Obama esteve com o rei da Jordânia, Abdullah 2º, na terça-feira

Na quinta-feira, um funcionário americano revelou que a idéia de auxílio econômico tem como base "algumas das medidas adotadas com sucesso na Europa Oriental" durante a queda da "Cortina de Ferro" e seriam "aplicadas nos países em transição para a democracia no Oriente Médio e no norte da África".

"Trata-se do início de um esforço de grande envergadura", disse o funcionário, citando Egito e Tunísia como os primeiros beneficiários. "Esperamos que nos próximos anos surjam novas transições democráticas."

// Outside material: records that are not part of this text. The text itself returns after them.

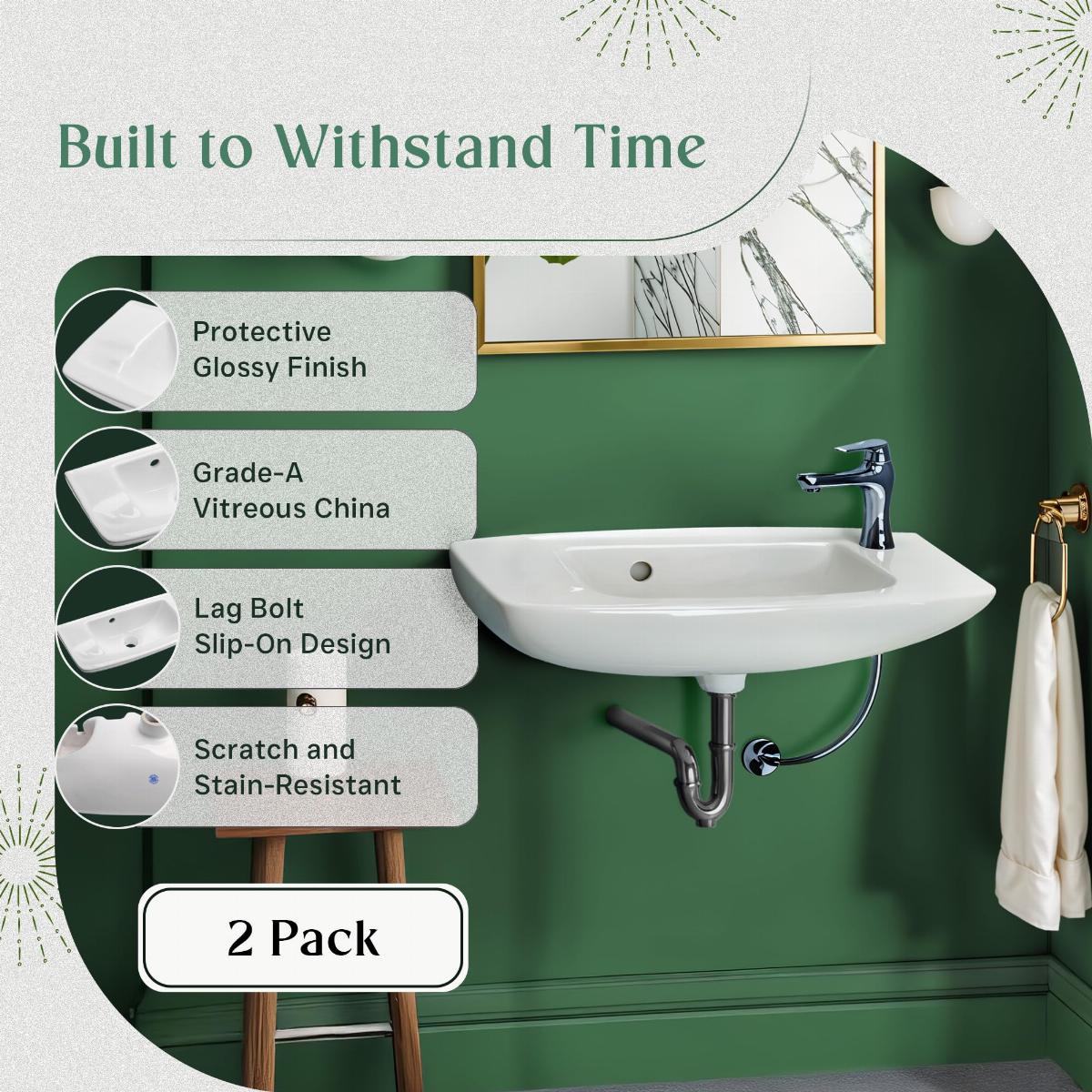 Built to Withstand Time

Protective Glossy Finish

Grade-A Vitreous China

Lag Bolt Slip-On Design

Scratch and Stain-Resistant

2 Pack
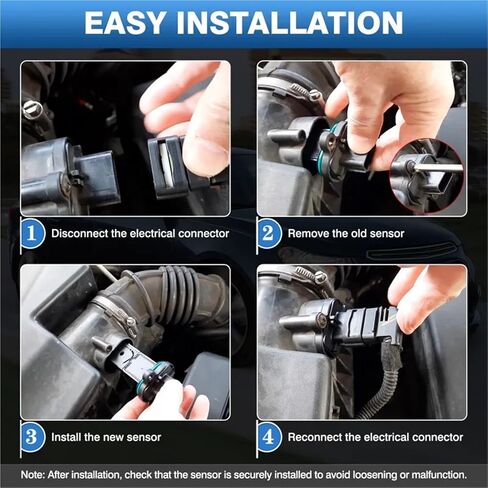 EASY INSTALLATION

1 Disconnect the electrical connector

2 Remove the old sensor

3 Install the new sensor

4 Reconnect the electrical connector

Note: After installation, check that the sensor is securely installed to avoid loosening or malfunction.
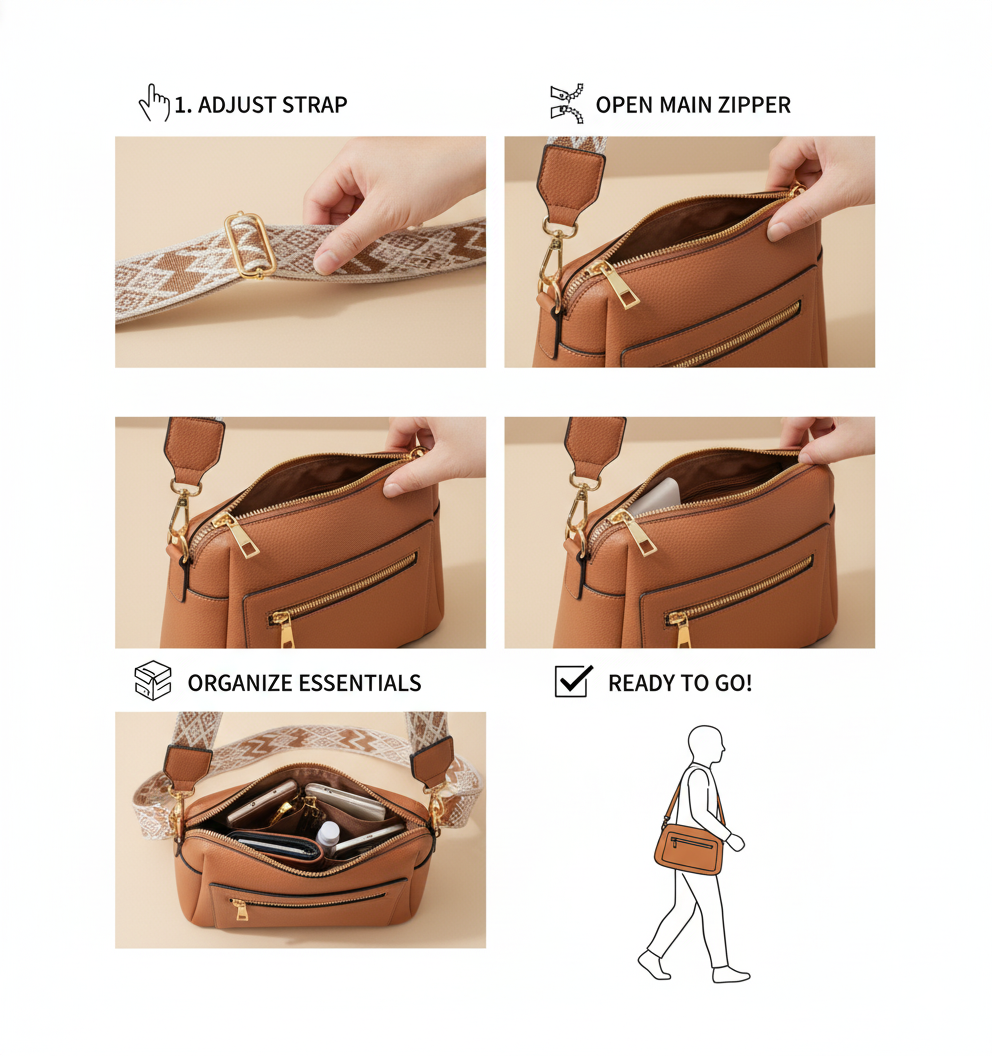 1. ADJUST STRAP

OPEN MAIN ZIPPER

ORGANIZE ESSENTIALS

READY TO GO!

O plano de Obama pedirá ao Banco Europeu para a Reconstrução e o Desenvolvimento (Bird) que amplie seu raio de ação. Os 60 países contribuintes do Bird se reunirão na sexta-feira para examinar um projeto de ampliação das atividades ao norte da África.

Semana do Oriente Médio

O discurso de Obama acontece durante uma semana agitada na diplomacia do Oriente Médio. Na terça-feira, Obama recebeu o rei da Jordânia, Abdullah, na Casa Branca e, na sexta-feira, reúne-se com Netanyahu.

No domingo, ele falará com um importante grupo de lobby pró-Israel, o American Israel Public Affairs Committee (AIPAC). Na terça-feira, Netanyahu planeja fazer seu discurso perante uma sessão conjunta do Congresso americano.